Иногда, но все реже, я думаю, кто мог убить Мариана Зарембу. Только мне известно, что не я. А знаменитого актера нет в живых. Давно уже не обращаюсь к прокурорскому списку. Один из шестнадцати — убийца. Кто? На этот вопрос никому не ответить. Придет день процесса. Он займет дня три. Потом дело пойдет в архив. Когда-нибудь в хронике уголовных процессов напишут о интересном деле бывшего оперного певца Ежи Павельского. Мимоходом будет отмечено, что «обвиняемый до последней минуты своей жизни в преступлении не сознавался, упрямо твердил, что невиновен, но его голословные заверения никого не убедили».
Кто убил? И из-за чего? Мстил? Ненавидел? Может, он в прошлом причинил Зарембе какое-то зло и теперь решил отправить его на тот свет? Никого мы так не ненавидим, как тех, кому когда-то напакостили. Будь Заремба человеком в летах, я решил бы, что это счеты со времен оккупации и первых послевоенных лет. Но Мариан был молод. А в войну был вовсе ребенком.
Запланировав преступление с такой тщательностью, убийца должен был иметь какой-то повод. Я довольно хорошо знаю всех, кто, если рассуждать теоретически, мог подменить пистолет. Ни один не мог ненавидеть Зарембу так сильно, чтоб посягнуть на его жизнь.
Я отказался от мысли, что целью преступника было отправить меня на виселицу.
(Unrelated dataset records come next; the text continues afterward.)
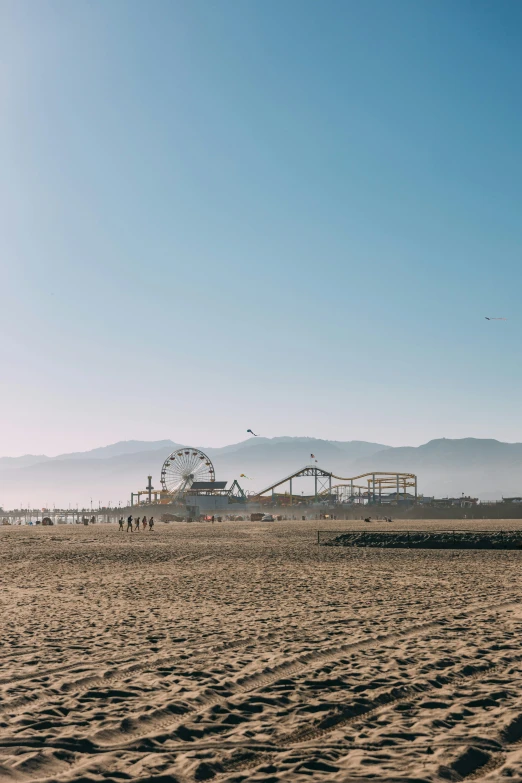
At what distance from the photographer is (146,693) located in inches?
281

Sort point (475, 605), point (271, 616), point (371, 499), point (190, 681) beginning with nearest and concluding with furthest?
1. point (190, 681)
2. point (271, 616)
3. point (475, 605)
4. point (371, 499)

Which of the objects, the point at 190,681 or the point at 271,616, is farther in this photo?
the point at 271,616

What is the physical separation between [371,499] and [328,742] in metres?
158

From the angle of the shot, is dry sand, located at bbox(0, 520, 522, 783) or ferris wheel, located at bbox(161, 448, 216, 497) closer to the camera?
dry sand, located at bbox(0, 520, 522, 783)

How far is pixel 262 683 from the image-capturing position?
757 centimetres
Таких врагов у меня нет, тем более среди тех шестнадцати человек.
Что ни говори, это гениальнейший из преступников. Осуществил их вековую мечту: совершил преступление, которое невозможно раскрыть, и обеспечил себе безнаказанность. Дважды был у меня адвокат Кравчик. Прокурор долго мне надоедал, твердя, что без защитника никак нельзя, и в конце концов я подписал доверенность. Выбирая меньшее из зол, я решил, что если уж нужен защитник, пусть им будет юрист, к которому обратились родственники — как я предполагаю, мой брат. Все лучше, чем незнакомый адвокат, назначенный судом и недовольный, что приходится тратить время на дело, в котором не заинтересован.
Адвокат Кравчик оказался весьма шустрым. Он знал, идя ко мне, что я долго отказывался подписать доверенность и поручить ему защиту. С делом тоже ознакомился.
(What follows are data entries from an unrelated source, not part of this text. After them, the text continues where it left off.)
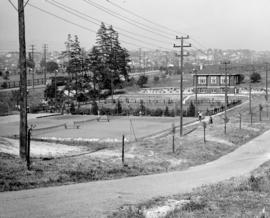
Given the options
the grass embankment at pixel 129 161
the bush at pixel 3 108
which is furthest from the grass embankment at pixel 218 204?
the bush at pixel 3 108

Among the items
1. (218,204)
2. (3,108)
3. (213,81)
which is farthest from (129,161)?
(213,81)

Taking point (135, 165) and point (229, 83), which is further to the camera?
point (229, 83)

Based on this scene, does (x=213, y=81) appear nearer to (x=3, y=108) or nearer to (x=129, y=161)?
(x=3, y=108)

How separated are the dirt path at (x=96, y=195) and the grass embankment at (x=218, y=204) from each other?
1030 mm

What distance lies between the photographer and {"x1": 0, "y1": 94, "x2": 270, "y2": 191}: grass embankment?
1875 centimetres

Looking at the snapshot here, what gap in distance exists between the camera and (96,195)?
16.2m

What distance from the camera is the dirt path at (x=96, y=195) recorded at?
44.1 ft

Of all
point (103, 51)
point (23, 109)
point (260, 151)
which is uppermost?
point (103, 51)

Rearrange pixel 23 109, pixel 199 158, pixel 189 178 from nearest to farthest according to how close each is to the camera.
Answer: pixel 23 109
pixel 189 178
pixel 199 158

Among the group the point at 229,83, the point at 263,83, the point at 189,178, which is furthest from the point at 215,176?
the point at 263,83

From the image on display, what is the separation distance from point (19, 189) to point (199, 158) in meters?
17.8

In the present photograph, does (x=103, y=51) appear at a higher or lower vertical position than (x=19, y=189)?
higher

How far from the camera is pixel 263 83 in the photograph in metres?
112

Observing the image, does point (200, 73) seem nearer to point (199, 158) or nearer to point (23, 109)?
point (199, 158)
Не знаю, показал ли ему прокурор Ясёла все документы, но, во всяком случае, адвокату было известно, что я настаиваю на своей невиновности.
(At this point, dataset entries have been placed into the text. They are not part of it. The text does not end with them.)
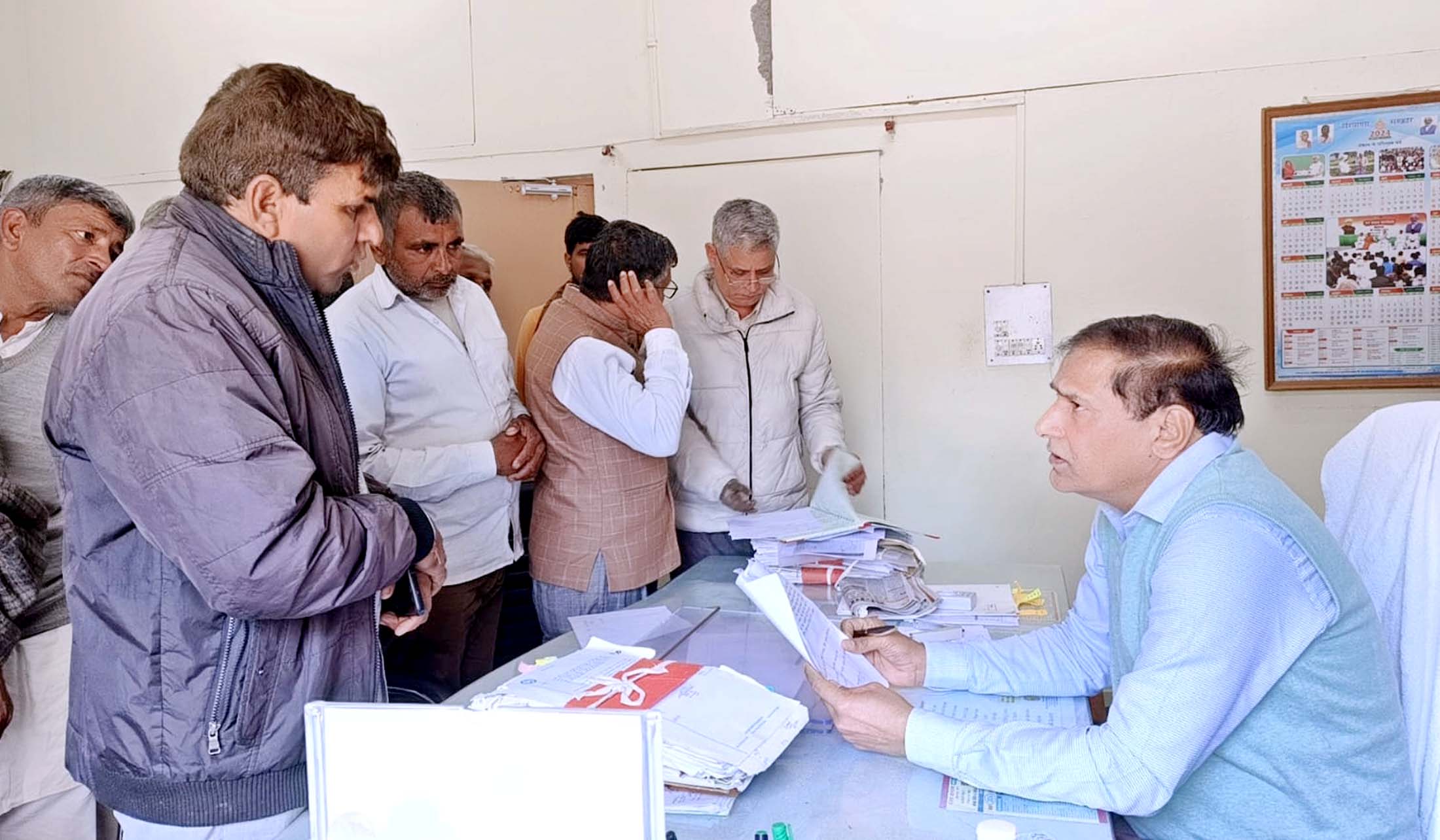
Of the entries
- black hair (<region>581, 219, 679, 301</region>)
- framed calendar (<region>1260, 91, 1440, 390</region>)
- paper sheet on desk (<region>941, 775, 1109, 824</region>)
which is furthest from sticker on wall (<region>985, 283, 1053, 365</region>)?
paper sheet on desk (<region>941, 775, 1109, 824</region>)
Первое посещение он рассматривал, пожалуй, как визит вежливости. Долго и подробно рассказывал про детей, упоминал и про жену, но с большим тактом, делая вид, что о связи ее с Зарембой ничего не знает. Сообщил, что беседовал с моим братом. Спрашивал, в чем я нуждаюсь, не надо ли чего-нибудь прислать или похлопотать о смягчении режима. Может быть, я хочу дополнительную прогулку? Не нужны ли лекарства? Много времени он потратил на разные сплетни, рассказал, что делается в Варшаве, и прежде всего в «Колизее». «Мари-Октябрь» было возобновили, но вскорости сняли с афиши. Две главные роли не пошли. Баська в пьесе больше играть не захотела. Ее заменила Мария Рего, хорошенькая актрисочка, которой такая роль была не по плечу. Дублер Зарембы, Зигмунт Висняк, был актером весьма посредственным и не мог в отличие от кинознаменитости привлечь публику. Одним словом, в тяжело нагруженный воз вместо двух здоровых коней впрягли двух пони. Они тужились, а воз ни с места. Пьеса провалилась, даже не дотянула до пятидесяти представлений. Говорят, Голобля хочет весной ее заново поставить.
Адвокат Кравчик развлекал меня беседой, и не без успеха. Почти три месяца я просидел в изоляции, ни с кем не разговаривал и стосковался по человеческому обществу. Адвокат расшевелил меня и вызвал к себе симпатию. Этого ему и надо было.
Лишь в конце свидания пан Кравчик как бы мимоходом упомянул о деле. Он сообщил, что Ясёла мне, скорее, сочувствует, что он прокурора знает давно, что с ним можно найти общий язык. Надеется, что и теперь защита может как-то повлиять на позицию стражей законности.